> [Tasks for this exercise]:
1 - From the article on the Burmese armed forces, quote the passage that begins with the words containing "That a leading" and ends with "the military leviathan.".
2 - Continue the article on the proposed US military ties with Burma's armed forces, starting right after its last sentence.

--- Passage for review Enclosed Below ---

By Charlie Campbell 14 September 2012

That a leading US think-tank would advocate strengthening military ties with the Tatmadaw (Burmese armed forces) has left many observers bewildered. The democracy movement, along with autonomy-seeking ethnic rebel armies, has spent the last half-century trying to weaken the military leviathan.

“The United States should use engagement opportunities to provide training to a new generation of military officers in such areas as civilian-military relations, law of war and transparency,” said a report from the Washington-based Center for Strategic International Studies (CSIS) released on Wednesday regarding a fact-finding trip to Burma in August.

“If the military continues to support the transition to civilian rule and observes ceasefires in ethnic minority areas, the United States should begin to consider joint military exercises with the Myanmar armed forces and provide selected Myanmar officers access to US International Military Education and Training opportunities in US defense academies.”

The CSIS also urged the United States to engage in regional forums such as the annual Shangri-la Dialogue in Singapore and biannual Asean Defense Ministers Meeting-Plus. Burmese Defense Minister Lt-Gen Hla Min used the Shangri-la Dialogue in June to play down military ties with North Korea and call for regional stability.

Yet this is the same Burmese military which currently remains the biggest obstacle to the ongoing reform process initiated by President Thein Sein—the remnants of a brutal dictatorship still endowed with a quarter of parliamentary seats, a constitutional amendment veto, a deep reach into major state industries and responsible for a catalogue of human rights abuses.

Indeed, that the military cannot afford to properly pay its own 350,000 troops despite receiving almost a quarter of the national budget leaves many analysts aghast. By contrast, healthcare for Burma’s population of 60 million received just 1.3 per cent last year.

“The biggest single economic problem in Burma extends from the fiscal burden of its armed forces,” Sean Turnell, economist and Burma specialist at Australia’s Macquarie University, told The Irrawaddy. “This distorts government budgetary policy, monetary policy, exchange rate policy, trade policy… and just about everything else.”

Yet it is not just vital sectors—education, health, transportation and so on—which suffer as a consequence. Civilians in “frontline” areas where ethnic rebel armies have been active for half-a-century are those that feel the military’s pinch most acutely. And a principle cause of this is the “self-sufficiency” protocol which allows the arbitrary taxation of civilians.

“But because this [armed forces] burden is unsustainable in the orthodox fiscal sense, it directly leads to the problems of ‘direct extraction.’ Accordingly, [this is] an issue for urgent attention and solution. Solve this problem by slimming down the military apparatus, and bring with it economic dividends of profound importance. So much else is mere tinkering around the edges compared to this,” adds Turnell.

A 1997 order made each battalion of the Tatmadaw responsible for sourcing its own food. Each regional commander is given a great deal of independence regarding finances with frontline troops forced to sustain themselves—the lowest-ranking soldiers traditionally earn just US $10 per month.

--- End of Enclosed Passage for review ---
--- Stored data Enclosed Below ---

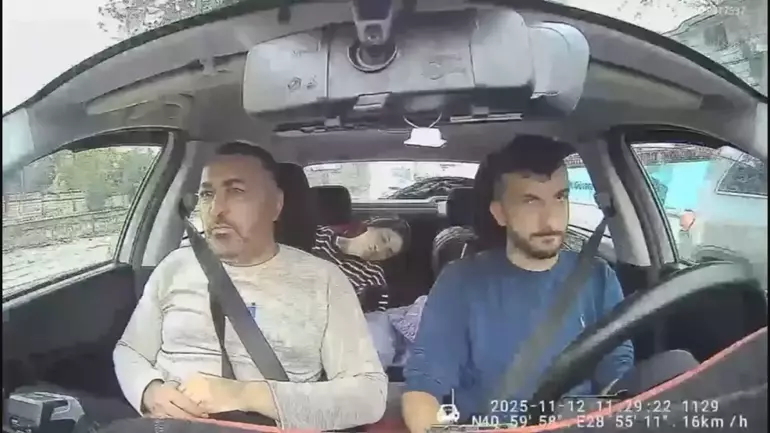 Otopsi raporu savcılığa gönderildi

--- End of Enclosed Stored data ---

> [Outputs by task]:
1 -
That a leading US think-tank would advocate strengthening military ties with the Tatmadaw (Burmese armed forces) has left many observers bewildered. The democracy movement, along with autonomy-seeking ethnic rebel armies, has spent the last half-century trying to weaken the military leviathan.

2 -
Living Silence: Burma under Military Rule by Christina Fink, published in 2001, includes interviews with low-ranking troops who are explicitly instructed to engage in graft for survival.

“The officers told us to get along with the villagers. But we had nothing to eat. And so we ate the vegetables that the villagers had planted. We didn’t have the money to buy and eat them. So if they didn’t give them to us, we would go and steal them at night,” she quotes a Burmese soldier who served in Shan and Karen states.

Naturally, a hand in the lucrative drugs trade has become a necessary means for military battalions to survive in ethnic minority border regions where rebel armies have long used narcotic production as a means of survival.

What’s more, poppy growth was more prevalent in Tatmadaw-controlled areas of Shan State than those held by rebel groups, according to issue four of Shan Drugs Watch, published by the Shan Herald Agency for News in October 2011.

Elaine Pearson, deputy director of Human Rights Watch’s Asia division, told The Irrawaddy that basic accountability is needed to know exactly how much each unit is receiving and what soldiers are being paid.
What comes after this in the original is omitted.